§ EXCERPT TO READ
(begin)

Already I am confused. First, we are told here about Indian people. Is it Native Americans or Indians? I get confused whenever I try to keep up with labels. No sooner had I moved from “colored” to “Negro,” then “Negro” went out of favor. The National Association for the Advancement of Colored People long ago dealt with this problem by adopting the tactic of substituting letters for words—NAACP—a highly successful tactic that was imitated by Kentucky Fried Chicken when “fried” went out of favor. Why don’t the trend-setters just go to NAP for Native American Peoples, and then let it alone? Think of the possibilities. “NAP time.” “NAPsters.” (But stay away from NAPpy-headed.”)

(end)

§ WRITTEN EXERCISE 1
In the passage on ethnic labels, what tactic did the National Association for the Advancement of Colored People adopt to deal with changing terms?
§ WRITTEN EXERCISE 2
Resume the passage on ethnic labels, picking up after its final sentence.

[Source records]
(begin)

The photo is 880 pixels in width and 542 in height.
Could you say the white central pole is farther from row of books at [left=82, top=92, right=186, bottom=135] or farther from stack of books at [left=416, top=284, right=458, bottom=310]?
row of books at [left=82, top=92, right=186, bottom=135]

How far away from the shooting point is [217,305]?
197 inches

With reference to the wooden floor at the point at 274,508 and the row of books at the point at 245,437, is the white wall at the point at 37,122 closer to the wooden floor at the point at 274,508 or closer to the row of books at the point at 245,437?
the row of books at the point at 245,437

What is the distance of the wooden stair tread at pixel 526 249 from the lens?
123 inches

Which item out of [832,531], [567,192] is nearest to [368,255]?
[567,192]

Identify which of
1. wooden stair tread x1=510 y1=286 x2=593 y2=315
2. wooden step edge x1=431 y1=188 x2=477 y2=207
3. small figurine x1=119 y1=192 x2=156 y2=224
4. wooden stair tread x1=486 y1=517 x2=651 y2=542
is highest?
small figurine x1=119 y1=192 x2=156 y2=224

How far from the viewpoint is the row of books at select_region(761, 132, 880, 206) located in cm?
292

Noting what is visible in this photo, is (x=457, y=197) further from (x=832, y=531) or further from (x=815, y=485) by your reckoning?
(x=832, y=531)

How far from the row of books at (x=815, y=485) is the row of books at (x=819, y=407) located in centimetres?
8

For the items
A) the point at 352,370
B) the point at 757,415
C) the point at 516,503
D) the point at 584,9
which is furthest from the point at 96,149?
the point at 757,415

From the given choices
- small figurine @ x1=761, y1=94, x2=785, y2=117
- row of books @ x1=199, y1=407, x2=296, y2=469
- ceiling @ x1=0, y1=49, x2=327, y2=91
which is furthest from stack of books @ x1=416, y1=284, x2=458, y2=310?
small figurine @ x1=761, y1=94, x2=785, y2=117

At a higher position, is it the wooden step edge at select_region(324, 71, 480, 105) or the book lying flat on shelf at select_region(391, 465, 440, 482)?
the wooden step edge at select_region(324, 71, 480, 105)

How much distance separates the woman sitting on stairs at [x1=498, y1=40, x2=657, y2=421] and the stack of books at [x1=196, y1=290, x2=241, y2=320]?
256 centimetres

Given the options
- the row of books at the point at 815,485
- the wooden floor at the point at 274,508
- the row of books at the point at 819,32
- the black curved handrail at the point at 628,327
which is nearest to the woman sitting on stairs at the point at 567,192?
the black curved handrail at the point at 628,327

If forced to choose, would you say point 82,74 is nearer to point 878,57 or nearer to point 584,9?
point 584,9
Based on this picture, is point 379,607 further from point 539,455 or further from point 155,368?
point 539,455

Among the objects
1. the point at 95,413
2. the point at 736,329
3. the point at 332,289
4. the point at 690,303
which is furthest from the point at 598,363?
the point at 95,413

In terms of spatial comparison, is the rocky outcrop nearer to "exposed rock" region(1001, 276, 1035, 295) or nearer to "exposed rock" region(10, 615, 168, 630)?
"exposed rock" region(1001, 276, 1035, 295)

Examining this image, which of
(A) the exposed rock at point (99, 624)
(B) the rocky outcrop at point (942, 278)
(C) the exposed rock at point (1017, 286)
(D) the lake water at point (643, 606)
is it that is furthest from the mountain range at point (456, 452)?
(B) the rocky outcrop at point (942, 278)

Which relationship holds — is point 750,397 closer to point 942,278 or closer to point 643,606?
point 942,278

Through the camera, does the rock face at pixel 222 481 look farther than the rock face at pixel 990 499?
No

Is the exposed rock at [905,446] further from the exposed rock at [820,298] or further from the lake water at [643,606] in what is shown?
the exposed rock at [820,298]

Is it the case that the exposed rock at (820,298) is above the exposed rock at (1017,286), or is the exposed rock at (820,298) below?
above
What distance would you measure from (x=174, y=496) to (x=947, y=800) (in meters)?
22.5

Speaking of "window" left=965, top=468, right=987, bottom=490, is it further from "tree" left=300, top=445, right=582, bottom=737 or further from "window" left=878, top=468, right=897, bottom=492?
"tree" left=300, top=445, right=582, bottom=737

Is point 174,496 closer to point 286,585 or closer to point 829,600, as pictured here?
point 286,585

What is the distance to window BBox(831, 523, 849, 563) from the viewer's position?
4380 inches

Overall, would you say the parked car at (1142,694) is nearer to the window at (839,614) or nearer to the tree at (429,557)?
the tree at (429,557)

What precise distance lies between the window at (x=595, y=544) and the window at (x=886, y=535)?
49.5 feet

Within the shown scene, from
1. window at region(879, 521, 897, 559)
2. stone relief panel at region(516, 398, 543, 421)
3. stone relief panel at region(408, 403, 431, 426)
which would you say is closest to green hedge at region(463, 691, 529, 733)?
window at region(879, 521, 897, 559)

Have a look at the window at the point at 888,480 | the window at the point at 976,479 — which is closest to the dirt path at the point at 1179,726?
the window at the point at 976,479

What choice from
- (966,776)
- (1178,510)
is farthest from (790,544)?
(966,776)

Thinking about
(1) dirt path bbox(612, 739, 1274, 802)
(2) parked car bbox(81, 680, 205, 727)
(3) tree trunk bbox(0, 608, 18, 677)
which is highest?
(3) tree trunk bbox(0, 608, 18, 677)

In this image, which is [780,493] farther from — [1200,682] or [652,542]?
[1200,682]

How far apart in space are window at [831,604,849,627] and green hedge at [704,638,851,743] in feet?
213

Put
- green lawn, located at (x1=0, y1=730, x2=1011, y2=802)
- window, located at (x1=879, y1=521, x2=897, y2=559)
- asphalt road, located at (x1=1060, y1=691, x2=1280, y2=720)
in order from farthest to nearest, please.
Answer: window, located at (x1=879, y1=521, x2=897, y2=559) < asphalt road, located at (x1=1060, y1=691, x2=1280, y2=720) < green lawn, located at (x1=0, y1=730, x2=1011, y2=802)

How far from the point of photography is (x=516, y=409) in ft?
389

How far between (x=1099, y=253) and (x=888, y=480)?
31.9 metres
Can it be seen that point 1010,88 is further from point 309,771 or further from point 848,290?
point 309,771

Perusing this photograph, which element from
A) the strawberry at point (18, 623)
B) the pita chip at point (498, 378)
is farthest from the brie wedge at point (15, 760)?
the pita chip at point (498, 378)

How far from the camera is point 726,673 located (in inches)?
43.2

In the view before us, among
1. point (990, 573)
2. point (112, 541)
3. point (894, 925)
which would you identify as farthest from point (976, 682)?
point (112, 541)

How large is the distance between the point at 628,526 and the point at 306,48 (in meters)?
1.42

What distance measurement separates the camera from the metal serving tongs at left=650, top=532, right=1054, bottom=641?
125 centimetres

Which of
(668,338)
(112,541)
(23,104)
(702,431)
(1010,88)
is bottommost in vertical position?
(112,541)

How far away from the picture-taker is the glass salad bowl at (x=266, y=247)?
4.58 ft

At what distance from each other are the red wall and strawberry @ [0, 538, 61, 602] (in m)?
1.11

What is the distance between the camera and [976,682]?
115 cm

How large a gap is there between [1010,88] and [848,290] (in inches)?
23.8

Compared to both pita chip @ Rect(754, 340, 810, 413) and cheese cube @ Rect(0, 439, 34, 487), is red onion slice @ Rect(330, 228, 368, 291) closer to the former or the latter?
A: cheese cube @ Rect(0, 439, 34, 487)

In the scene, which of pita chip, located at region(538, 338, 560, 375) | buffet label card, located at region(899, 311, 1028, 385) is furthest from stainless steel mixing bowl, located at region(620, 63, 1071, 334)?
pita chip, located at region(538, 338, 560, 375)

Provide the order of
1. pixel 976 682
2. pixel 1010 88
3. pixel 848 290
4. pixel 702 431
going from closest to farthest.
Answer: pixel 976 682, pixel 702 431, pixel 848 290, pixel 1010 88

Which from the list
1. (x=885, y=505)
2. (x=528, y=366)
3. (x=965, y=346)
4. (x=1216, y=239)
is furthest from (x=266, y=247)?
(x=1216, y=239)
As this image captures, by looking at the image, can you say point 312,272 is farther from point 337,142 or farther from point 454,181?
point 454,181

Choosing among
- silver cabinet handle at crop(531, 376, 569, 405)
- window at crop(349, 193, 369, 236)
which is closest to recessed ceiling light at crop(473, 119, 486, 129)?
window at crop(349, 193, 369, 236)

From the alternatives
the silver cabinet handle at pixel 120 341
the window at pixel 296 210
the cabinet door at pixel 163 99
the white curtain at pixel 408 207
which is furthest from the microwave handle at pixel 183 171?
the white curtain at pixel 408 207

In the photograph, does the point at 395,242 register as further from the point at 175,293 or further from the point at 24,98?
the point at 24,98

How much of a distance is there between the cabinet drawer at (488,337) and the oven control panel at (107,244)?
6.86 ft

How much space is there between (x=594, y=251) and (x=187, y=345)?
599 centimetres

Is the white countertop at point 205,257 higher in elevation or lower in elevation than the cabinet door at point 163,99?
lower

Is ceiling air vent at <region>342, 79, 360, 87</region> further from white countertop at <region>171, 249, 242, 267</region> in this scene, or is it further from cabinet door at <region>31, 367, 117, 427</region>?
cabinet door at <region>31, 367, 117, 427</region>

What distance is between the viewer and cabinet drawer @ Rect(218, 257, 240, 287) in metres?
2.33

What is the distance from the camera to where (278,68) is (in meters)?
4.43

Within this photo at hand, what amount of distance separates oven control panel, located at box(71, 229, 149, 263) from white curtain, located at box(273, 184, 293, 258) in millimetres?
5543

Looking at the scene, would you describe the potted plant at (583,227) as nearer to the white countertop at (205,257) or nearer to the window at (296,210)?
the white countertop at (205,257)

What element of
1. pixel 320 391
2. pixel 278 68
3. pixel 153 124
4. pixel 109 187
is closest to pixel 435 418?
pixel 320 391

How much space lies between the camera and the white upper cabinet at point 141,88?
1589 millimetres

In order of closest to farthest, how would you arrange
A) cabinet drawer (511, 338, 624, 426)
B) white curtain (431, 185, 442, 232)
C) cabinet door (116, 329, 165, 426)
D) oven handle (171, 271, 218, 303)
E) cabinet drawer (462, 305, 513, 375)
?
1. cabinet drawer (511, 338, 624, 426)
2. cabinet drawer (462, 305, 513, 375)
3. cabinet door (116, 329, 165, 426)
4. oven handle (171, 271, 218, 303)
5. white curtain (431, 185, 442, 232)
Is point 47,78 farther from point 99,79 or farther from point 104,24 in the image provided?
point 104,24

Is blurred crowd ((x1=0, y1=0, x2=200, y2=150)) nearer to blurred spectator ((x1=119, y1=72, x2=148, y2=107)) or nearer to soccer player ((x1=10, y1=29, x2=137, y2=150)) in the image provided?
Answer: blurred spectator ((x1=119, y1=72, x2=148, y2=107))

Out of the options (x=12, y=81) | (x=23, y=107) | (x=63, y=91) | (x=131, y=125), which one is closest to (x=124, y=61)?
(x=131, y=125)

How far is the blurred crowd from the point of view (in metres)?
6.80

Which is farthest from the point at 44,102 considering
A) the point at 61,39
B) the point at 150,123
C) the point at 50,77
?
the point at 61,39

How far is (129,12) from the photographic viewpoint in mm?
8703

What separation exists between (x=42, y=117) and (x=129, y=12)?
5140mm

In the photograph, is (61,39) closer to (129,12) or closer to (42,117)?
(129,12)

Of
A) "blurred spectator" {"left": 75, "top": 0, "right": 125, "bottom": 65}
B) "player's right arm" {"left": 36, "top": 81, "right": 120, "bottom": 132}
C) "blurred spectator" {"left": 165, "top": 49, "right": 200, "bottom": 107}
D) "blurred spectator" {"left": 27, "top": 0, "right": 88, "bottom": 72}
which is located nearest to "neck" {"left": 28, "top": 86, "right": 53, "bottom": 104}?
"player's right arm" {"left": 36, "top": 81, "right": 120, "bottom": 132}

(end)

§ WRITTEN RESPONSE 1
It substituted letters for words, becoming the NAACP.

§ WRITTEN RESPONSE 2
Second, Thanksgiving began, according to the popular account, in tiny Plymouth colony in 1621. That was less than 400 years ago. I don’t recall 500 years of betrayal. If this time period refers to Spain in Latin America, beginning in 1492, then the authors are confused. That was not betrayal; that was conquest by the Spanish Empire of the century-old Aztec empire, which was based on the ritual blood sacrifice of rival tribes’ members, and also the conquest of the less-than-a-century-old Inca empire, which was based on a fragile combination of theocracy (a divine monarch), animism, and authoritarianism. (See Louis Baudin’s 1928 book, The Socialist Empire of the Incas.)
The Inca Empire was so top-heavy and incapable of responding to the threat that its army of tens of thousands of assembled warriors was defeated by fewer than 300 soldiers—the most astoundingly lopsided military victory in Western history, given the absence of machine guns.
The betrayal came early: when Cortez promised the Aztec emperor safety and then killed him, and when Pizarro did the same with the Inca emperor. This is what military representatives of empires often do to senior political representatives of rival empires. It was exactly what both Indian emperors had done with their regional enemies. Any head of state who falls for the old guaranteed immunity ploy is lacking in historical sense.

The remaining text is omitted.